L’imam Fofana précise que «la femme ne devrait normalement  pas trop s’adonner à la politique, car la prise de parole de la femme dans le public est déconseillée en Islam». Selon lui, en Islam, si une femme veut donner son avis en public sur un fait, elle doit le signifier à son époux. «Mais la Côte d’Ivoire étant un pays laïc, il n’y a pas d’inconvénients qu’une femme fasse la politique».

Du coté de l’Eglise catholique, la position des guides est connue : «Il n’est pas conseillé qu’une femme fasse la politique à cause du caractère  sacré de celle-ci. » Cependant, explique le père Maxime Kouakou de l’archidiocèse de Bouaké, si une femme estime qu’elle peut apporter quelque chose dans la bonne gestion de la cité, elle peut le faire avec la bénédiction de Dieu et l’autorisation de son époux.

De l’avis des Célestes. Le seigneur Yao Marcellin, responsable des Églises célestes dans la région du Gbêkê (dont Bouaké est la capitale), estime que la femme pratiquante doit faire la politique afin de gérer sainement les biens des hommes sur  terre. Mieux, précise-t-il, la femme étant l’égal de l’homme, elle peut faire la politique si elle le désire, parce que «la religion n’exclut pas la femme dans les instances de prise de décision, à cause de sa soumission dans le foyer». «Il ne faut pas croire que la soumission de la femme dans la religion signifie d’éjecter la gent féminine des postes de responsabilité.  Ça, Dieu ne l’a jamais dit», martèle le serviteur de Dieu rencontré à son domicile à Bouaké, sis au quartier N’gattakro.

Données extraites:
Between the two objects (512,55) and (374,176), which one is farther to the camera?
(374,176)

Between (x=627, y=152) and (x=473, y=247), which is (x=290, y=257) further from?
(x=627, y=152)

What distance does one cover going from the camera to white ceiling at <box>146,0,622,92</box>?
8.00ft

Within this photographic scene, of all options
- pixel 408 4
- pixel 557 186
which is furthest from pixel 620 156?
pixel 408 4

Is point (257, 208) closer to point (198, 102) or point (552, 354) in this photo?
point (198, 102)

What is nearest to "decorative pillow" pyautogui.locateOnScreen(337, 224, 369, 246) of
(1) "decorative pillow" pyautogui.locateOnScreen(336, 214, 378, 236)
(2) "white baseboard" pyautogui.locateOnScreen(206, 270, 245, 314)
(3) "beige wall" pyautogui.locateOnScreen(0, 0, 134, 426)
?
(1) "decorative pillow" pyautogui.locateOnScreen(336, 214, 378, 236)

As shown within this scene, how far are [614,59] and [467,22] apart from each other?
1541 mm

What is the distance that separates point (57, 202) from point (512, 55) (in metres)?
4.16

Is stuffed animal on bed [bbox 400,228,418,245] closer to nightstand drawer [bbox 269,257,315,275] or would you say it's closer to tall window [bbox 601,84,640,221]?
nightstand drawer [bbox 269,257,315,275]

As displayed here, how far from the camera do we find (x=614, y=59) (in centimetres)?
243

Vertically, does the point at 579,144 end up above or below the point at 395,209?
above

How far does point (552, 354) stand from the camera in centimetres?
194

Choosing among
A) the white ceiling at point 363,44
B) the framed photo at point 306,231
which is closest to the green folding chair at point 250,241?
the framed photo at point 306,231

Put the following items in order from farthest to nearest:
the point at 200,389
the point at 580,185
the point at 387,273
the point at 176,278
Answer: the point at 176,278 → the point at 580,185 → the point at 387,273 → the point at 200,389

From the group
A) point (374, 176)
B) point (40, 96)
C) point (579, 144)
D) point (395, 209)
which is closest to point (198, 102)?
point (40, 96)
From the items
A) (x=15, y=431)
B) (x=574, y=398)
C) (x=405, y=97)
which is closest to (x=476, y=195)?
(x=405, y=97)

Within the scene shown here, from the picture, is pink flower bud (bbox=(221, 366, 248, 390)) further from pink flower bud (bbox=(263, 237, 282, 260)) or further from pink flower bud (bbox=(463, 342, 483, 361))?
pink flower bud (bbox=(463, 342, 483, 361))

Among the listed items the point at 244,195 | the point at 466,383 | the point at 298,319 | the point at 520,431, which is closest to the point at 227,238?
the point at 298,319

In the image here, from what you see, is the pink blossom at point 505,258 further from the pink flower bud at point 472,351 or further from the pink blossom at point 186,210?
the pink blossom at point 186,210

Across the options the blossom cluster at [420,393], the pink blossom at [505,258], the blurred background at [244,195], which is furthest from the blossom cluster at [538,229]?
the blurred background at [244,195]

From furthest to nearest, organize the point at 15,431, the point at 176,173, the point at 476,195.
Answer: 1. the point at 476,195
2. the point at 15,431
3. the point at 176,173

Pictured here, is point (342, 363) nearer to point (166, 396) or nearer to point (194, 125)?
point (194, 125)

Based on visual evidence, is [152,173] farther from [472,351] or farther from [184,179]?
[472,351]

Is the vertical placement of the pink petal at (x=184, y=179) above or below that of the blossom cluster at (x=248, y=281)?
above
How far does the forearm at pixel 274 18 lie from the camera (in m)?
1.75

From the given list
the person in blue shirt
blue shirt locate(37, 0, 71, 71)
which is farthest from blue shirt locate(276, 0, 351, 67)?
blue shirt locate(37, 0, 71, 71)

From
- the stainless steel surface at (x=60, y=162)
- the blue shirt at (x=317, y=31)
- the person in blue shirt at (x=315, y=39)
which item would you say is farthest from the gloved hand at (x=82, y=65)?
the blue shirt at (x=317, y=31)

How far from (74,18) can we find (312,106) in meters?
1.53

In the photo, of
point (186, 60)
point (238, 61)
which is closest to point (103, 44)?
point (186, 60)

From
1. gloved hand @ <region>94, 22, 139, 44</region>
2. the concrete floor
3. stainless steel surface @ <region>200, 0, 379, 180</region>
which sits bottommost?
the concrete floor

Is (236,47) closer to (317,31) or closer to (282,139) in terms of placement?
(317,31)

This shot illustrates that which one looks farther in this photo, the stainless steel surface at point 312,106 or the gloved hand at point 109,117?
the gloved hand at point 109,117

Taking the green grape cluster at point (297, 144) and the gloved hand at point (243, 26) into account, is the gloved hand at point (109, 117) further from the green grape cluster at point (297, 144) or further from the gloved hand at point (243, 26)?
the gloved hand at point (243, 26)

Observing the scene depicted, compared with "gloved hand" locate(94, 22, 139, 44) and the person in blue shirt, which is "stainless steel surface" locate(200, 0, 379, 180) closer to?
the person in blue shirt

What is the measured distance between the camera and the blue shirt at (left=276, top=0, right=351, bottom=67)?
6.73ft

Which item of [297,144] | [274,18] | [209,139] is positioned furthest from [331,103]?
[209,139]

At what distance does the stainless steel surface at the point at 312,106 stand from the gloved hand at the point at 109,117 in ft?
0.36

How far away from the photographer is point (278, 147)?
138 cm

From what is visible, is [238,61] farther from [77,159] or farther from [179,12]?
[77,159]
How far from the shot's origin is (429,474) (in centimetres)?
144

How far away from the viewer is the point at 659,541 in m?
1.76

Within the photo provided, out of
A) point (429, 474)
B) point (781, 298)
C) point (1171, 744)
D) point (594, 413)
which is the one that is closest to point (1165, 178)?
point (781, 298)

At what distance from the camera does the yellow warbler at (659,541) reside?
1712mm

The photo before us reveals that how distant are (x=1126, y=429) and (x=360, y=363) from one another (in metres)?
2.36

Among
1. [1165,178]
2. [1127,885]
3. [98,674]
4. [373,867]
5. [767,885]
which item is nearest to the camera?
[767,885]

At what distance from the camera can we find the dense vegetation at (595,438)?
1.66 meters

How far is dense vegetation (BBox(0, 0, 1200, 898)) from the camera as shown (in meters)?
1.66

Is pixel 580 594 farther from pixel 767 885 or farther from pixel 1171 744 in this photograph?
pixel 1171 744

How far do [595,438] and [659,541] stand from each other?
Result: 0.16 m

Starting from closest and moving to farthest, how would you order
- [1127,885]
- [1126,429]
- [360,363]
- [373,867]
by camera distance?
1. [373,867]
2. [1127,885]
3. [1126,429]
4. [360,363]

Série d'exercices:
1/ D'après le texte sur les femmes et la politique, quelle ville est la capitale de la région du Gbêkê ?
2/ Reproduisez le passage du texte sur les femmes et la politique qui va de «De l’avis des» jusqu'à «au quartier N’gattakro.» inclus.

Réponses:
1/ Bouaké.

2/
De l’avis des Célestes. Le seigneur Yao Marcellin, responsable des Églises célestes dans la région du Gbêkê (dont Bouaké est la capitale), estime que la femme pratiquante doit faire la politique afin de gérer sainement les biens des hommes sur  terre. Mieux, précise-t-il, la femme étant l’égal de l’homme, elle peut faire la politique si elle le désire, parce que «la religion n’exclut pas la femme dans les instances de prise de décision, à cause de sa soumission dans le foyer». «Il ne faut pas croire que la soumission de la femme dans la religion signifie d’éjecter la gent féminine des postes de responsabilité.  Ça, Dieu ne l’a jamais dit», martèle le serviteur de Dieu rencontré à son domicile à Bouaké, sis au quartier N’gattakro.